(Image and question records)

----

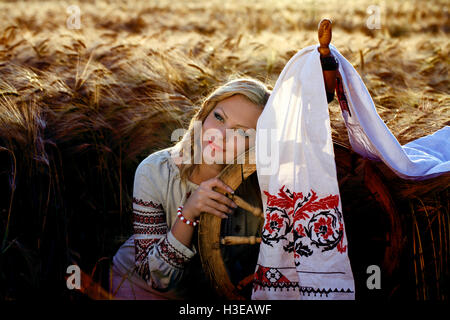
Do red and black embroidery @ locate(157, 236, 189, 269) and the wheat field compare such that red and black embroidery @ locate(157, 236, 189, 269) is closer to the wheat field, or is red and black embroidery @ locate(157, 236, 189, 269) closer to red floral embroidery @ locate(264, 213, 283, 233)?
red floral embroidery @ locate(264, 213, 283, 233)

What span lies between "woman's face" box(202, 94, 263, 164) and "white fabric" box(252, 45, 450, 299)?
0.11 metres

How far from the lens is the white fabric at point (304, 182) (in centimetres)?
175

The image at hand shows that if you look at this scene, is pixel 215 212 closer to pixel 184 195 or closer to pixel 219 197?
pixel 219 197

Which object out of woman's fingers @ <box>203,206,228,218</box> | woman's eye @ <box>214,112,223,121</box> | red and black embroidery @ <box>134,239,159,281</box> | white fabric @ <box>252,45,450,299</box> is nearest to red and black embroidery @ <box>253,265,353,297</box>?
white fabric @ <box>252,45,450,299</box>

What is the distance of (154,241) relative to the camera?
1970mm

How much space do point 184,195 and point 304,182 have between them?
49cm

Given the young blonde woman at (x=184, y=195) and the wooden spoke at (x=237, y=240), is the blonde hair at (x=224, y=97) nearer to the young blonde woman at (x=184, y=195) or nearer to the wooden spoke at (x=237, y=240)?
the young blonde woman at (x=184, y=195)
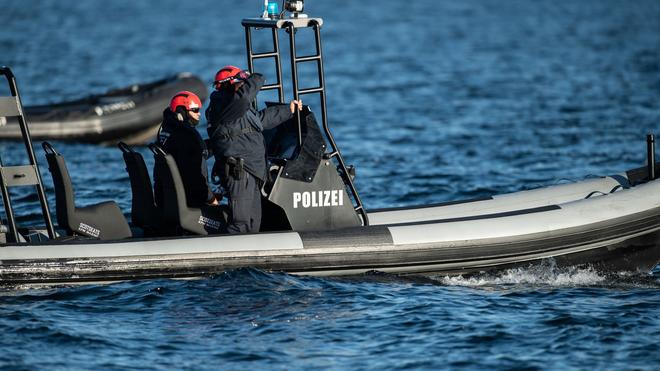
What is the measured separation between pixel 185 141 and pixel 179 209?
0.55 metres

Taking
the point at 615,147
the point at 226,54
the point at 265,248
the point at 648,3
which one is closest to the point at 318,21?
the point at 265,248

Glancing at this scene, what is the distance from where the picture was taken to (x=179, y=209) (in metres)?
9.30

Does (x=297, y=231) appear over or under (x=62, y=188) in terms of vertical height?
under

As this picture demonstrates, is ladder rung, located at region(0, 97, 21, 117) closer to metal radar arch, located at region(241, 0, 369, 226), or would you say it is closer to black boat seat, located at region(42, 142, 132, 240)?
black boat seat, located at region(42, 142, 132, 240)

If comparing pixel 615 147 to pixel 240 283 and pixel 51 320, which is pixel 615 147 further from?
pixel 51 320

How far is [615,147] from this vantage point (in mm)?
17422

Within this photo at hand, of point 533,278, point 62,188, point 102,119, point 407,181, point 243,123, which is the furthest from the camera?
point 102,119

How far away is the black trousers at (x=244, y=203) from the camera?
9312 millimetres

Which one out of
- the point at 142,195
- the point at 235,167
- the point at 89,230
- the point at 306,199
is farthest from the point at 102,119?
the point at 235,167

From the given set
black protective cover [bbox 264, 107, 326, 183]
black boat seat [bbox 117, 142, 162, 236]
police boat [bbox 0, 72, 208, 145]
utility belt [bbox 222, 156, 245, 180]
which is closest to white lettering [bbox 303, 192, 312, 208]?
black protective cover [bbox 264, 107, 326, 183]

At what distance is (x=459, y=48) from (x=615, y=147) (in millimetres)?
18196

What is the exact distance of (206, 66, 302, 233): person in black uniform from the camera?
9188 mm

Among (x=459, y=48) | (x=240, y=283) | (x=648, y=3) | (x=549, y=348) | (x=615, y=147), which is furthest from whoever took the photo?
(x=648, y=3)

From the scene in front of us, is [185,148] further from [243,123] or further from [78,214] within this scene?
[78,214]
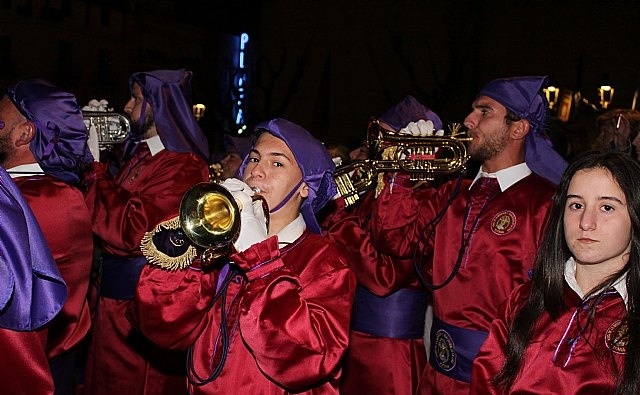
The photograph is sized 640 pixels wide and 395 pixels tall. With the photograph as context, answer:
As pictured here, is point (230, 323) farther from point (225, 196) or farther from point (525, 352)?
point (525, 352)

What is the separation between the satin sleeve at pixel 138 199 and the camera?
505 centimetres

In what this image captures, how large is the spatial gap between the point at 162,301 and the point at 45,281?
0.46 metres

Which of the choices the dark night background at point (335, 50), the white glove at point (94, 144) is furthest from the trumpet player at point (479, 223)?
the dark night background at point (335, 50)

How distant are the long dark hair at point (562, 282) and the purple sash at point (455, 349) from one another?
102 cm

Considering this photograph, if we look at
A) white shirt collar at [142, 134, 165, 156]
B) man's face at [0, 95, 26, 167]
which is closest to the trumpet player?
white shirt collar at [142, 134, 165, 156]

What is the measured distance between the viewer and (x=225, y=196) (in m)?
2.78

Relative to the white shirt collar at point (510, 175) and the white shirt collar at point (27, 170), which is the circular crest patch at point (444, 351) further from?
the white shirt collar at point (27, 170)

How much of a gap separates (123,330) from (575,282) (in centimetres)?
326

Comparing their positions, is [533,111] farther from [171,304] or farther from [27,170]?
[27,170]

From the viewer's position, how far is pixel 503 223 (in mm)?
4062

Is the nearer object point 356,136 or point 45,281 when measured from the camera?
point 45,281

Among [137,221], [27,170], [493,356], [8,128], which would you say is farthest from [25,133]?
[493,356]

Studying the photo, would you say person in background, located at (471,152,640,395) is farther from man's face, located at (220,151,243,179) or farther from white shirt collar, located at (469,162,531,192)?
man's face, located at (220,151,243,179)

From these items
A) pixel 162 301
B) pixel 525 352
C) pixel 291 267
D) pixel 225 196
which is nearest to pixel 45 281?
pixel 162 301
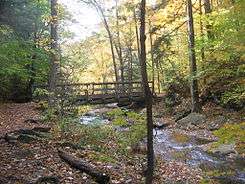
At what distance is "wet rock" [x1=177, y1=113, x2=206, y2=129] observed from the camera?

----

- Written instruction: Output the part of the records that opens with the line containing "What is the measured distance" and runs through the end of the records as a Markdown table with the columns "Row" and "Content", one line per row, skipping blank lines and leaving out the pictures.

- Solved problem:
| Row | Content |
|---|---|
| 1 | What is the measured distance between the viewer and (x=225, y=196) (in m)? |
| 2 | 2.78 |
| 3 | Relative to the white shirt collar at point (510, 175) and the white shirt collar at point (27, 170), which is the circular crest patch at point (444, 351) further from? |
| 4 | the white shirt collar at point (27, 170) |
| 5 | How much of a gap separates (123,330) from (575,282) (in centimetres)? |
| 6 | 326 |
| 7 | Comparing their positions, is [533,111] farther from [171,304] or farther from [27,170]? |
| 8 | [27,170] |
| 9 | From the viewer's position, how far is pixel 503 223 (in mm)? |
| 10 | 4062 |
| 11 | Is the nearer object point 356,136 or point 45,281 when measured from the camera? |
| 12 | point 45,281 |
| 13 | Among [137,221], [27,170], [493,356], [8,128], which would you say is farthest from [25,133]? |
| 14 | [493,356] |
| 15 | Studying the photo, would you say person in background, located at (471,152,640,395) is farther from man's face, located at (220,151,243,179) or farther from white shirt collar, located at (469,162,531,192)? |
| 16 | man's face, located at (220,151,243,179) |
| 17 | From these items |
| 18 | A) pixel 162 301 |
| 19 | B) pixel 525 352 |
| 20 | C) pixel 291 267 |
| 21 | D) pixel 225 196 |
| 22 | which is nearest to pixel 45 281? |
| 23 | pixel 162 301 |
| 24 | At what distance is "wet rock" [x1=177, y1=113, x2=206, y2=129] observed from the camera? |